Exercise directions: Look through the records below and copy each line that includes the word "width".

Source material:
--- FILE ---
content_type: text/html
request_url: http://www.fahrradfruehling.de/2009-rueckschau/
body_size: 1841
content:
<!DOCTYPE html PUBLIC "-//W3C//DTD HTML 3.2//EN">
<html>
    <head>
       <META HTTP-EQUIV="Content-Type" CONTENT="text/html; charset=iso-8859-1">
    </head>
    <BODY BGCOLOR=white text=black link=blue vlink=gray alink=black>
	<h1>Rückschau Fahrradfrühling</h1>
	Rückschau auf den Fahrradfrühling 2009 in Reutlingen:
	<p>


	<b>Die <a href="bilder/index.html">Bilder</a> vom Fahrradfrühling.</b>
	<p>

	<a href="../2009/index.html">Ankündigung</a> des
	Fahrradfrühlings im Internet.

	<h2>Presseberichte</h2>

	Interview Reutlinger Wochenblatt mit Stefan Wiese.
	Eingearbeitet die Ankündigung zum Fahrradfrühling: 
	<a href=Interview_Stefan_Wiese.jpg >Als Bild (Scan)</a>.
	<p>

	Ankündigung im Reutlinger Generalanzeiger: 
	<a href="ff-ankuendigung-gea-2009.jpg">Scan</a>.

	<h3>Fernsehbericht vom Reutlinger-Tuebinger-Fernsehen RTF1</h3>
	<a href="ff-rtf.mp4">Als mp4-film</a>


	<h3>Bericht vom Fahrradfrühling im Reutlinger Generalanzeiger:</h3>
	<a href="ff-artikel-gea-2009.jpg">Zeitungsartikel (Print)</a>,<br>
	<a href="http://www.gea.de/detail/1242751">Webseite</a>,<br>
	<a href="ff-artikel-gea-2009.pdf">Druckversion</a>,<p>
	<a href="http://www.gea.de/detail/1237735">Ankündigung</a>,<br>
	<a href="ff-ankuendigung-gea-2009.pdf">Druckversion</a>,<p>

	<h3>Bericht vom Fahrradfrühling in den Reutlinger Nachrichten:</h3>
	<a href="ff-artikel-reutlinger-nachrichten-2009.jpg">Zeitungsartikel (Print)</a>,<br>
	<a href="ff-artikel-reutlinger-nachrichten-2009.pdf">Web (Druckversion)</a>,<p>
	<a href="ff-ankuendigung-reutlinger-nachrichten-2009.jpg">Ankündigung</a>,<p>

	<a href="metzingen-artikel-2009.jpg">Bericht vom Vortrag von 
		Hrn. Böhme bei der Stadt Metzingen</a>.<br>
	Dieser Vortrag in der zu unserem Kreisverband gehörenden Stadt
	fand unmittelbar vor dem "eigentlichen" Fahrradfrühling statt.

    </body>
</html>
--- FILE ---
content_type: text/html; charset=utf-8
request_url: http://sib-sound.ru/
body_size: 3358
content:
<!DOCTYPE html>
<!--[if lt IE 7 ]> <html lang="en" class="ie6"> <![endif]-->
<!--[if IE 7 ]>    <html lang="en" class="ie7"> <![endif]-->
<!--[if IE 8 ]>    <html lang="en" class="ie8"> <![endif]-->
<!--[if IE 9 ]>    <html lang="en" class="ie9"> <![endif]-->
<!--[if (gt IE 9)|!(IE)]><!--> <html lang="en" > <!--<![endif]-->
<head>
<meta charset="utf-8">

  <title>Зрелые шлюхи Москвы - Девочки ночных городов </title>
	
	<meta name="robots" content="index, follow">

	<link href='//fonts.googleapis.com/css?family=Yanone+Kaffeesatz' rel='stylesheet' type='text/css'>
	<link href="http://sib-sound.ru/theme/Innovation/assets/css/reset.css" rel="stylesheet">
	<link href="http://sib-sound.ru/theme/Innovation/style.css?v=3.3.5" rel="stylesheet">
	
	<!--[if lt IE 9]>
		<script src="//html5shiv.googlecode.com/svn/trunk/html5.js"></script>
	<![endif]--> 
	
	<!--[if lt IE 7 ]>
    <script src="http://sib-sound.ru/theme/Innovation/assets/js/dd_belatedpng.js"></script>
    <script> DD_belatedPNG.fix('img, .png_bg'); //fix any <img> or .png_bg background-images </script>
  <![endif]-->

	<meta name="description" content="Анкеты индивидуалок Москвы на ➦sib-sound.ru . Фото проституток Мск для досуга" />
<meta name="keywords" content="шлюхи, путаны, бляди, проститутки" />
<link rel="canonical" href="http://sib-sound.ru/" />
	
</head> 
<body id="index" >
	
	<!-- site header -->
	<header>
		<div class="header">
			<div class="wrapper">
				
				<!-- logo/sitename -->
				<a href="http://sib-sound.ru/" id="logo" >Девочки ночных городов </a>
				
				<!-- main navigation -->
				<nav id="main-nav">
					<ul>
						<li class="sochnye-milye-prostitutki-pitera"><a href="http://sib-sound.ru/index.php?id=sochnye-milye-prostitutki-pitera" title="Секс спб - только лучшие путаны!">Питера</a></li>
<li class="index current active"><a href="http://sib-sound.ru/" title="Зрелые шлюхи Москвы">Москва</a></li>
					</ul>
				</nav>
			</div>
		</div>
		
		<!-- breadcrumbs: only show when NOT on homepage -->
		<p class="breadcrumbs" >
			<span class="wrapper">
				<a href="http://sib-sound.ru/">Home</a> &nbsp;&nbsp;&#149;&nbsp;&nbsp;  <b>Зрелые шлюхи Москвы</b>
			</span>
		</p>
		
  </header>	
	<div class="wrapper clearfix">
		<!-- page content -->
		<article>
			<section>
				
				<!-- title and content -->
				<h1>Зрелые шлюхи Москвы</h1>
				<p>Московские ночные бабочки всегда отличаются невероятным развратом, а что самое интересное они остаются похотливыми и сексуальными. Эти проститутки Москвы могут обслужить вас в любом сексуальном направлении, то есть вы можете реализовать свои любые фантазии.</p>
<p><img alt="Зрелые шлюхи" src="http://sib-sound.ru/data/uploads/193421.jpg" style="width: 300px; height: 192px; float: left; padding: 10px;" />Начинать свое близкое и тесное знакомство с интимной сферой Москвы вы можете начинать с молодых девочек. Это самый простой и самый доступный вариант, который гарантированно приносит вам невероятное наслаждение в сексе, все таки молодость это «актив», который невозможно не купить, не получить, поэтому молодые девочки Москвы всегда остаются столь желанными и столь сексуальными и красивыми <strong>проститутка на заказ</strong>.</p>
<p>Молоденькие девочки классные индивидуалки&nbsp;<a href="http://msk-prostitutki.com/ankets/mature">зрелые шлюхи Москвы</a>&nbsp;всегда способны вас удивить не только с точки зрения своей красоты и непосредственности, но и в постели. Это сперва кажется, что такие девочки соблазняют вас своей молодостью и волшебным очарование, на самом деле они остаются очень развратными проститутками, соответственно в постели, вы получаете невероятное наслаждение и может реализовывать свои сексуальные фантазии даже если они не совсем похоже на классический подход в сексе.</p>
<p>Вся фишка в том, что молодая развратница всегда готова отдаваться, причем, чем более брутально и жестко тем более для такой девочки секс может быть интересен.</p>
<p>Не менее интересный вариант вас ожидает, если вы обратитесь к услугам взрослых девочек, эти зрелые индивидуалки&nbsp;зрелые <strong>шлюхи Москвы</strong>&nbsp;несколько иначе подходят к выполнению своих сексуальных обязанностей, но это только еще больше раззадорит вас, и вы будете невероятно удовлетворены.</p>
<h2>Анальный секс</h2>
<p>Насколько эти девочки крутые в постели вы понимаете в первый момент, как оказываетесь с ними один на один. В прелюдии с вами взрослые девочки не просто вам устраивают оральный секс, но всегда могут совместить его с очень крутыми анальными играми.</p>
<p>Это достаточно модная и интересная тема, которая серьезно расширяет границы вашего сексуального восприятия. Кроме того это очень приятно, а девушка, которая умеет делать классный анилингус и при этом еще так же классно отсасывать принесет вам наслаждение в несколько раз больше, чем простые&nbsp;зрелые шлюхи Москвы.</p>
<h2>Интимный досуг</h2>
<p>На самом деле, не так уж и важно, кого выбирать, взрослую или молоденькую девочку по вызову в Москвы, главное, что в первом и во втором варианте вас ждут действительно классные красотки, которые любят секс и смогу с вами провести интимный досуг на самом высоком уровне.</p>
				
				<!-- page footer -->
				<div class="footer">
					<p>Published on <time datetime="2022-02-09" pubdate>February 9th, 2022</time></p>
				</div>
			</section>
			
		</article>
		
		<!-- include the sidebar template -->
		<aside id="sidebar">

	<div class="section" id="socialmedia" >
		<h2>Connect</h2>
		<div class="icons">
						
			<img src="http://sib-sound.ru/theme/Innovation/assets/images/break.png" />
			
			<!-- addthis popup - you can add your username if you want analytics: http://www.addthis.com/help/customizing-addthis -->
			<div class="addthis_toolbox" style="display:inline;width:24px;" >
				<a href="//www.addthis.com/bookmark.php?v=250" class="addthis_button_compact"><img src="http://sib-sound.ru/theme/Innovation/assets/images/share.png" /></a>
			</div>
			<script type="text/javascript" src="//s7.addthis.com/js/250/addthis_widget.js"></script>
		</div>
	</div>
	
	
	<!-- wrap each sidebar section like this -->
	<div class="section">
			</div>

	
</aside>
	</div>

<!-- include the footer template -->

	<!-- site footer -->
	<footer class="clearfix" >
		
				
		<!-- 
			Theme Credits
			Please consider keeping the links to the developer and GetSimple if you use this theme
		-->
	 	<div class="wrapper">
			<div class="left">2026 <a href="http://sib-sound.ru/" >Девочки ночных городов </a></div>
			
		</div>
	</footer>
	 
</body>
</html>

Task response:
<p><img alt="Зрелые шлюхи" src="http://sib-sound.ru/data/uploads/193421.jpg" style="width: 300px; height: 192px; float: left; padding: 10px;" />Начинать свое близкое и тесное знакомство с интимной сферой Москвы вы можете начинать с молодых девочек. Это самый простой и самый доступный вариант, который гарантированно приносит вам невероятное наслаждение в сексе, все таки молодость это «актив», который невозможно не купить, не получить, поэтому молодые девочки Москвы всегда остаются столь желанными и столь сексуальными и красивыми <strong>проститутка на заказ</strong>.</p>
			<div class="addthis_toolbox" style="display:inline;width:24px;" >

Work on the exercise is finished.